Mecz z Izraelem był ostatnim w kwalifikacjach do przyszłorocznego Euro. Polacy musieli go wygrać, aby zająć drugie miejsce w grupie i zapewnić sobie awans na czempionat. Cel zrealizowali, choć było nerwowo do ostatnich minut.
W pierwszej połowie przyjezdni prowadzili w pewnym momencie różnicą trzech bramek, a w drugiej dwóch. Jeszcze na kilka minut przed zakończeniem rywalizacji był remis (20:20). Wynik był wtedy sprawą otwartą.

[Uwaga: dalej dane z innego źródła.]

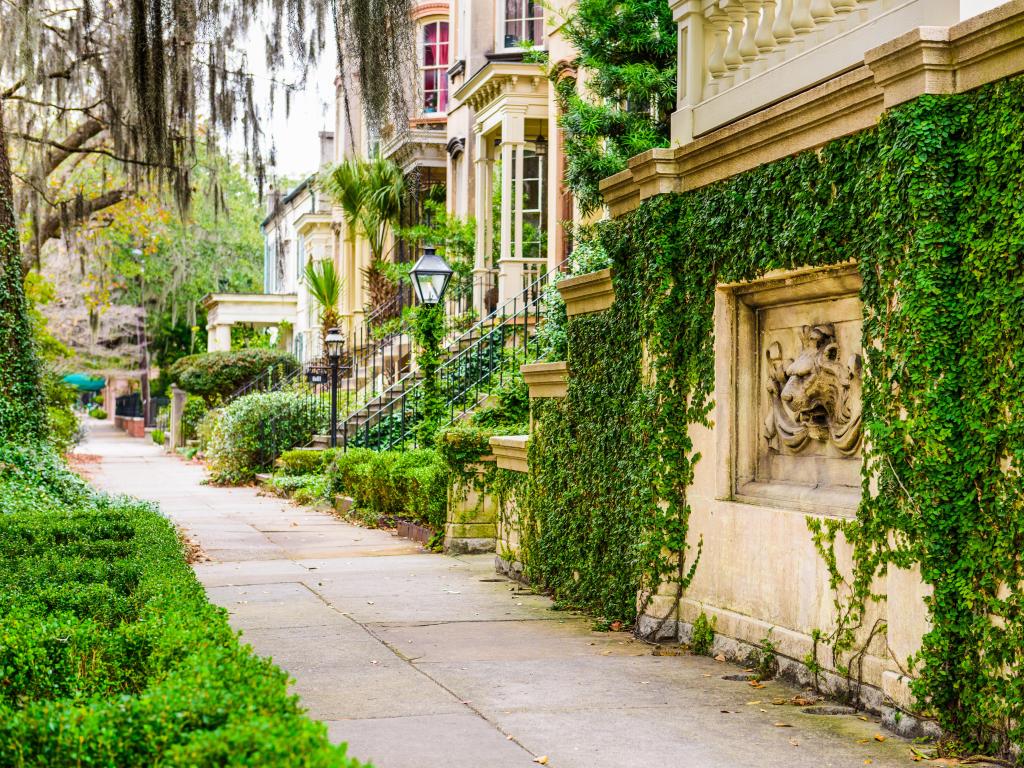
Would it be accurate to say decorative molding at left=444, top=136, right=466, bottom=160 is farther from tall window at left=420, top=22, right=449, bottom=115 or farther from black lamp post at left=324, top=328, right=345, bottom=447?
black lamp post at left=324, top=328, right=345, bottom=447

Polacy odzyskali prowadzenie po bramce Pawła Podsiadło (21:20), któremu znakomicie asystował Marek Szpera. Rozgrywający Energi MKS Kalisz był ważną postacią niedzielnego spotkania. Rzucił trzy gole i zaliczył kilka decydujących podań. Z nim na boisku podopieczni Patryka Rombla utrzymali prowadzenie i ostatecznie zwyciężyli 26:23.
W niedzielę na parkiecie Orlen Areny pojawił się również Maciej Pilitowski, który od początku grał na środku rozegrania. W protokole gracz Energi MKS zapisał się jednym trafieniem.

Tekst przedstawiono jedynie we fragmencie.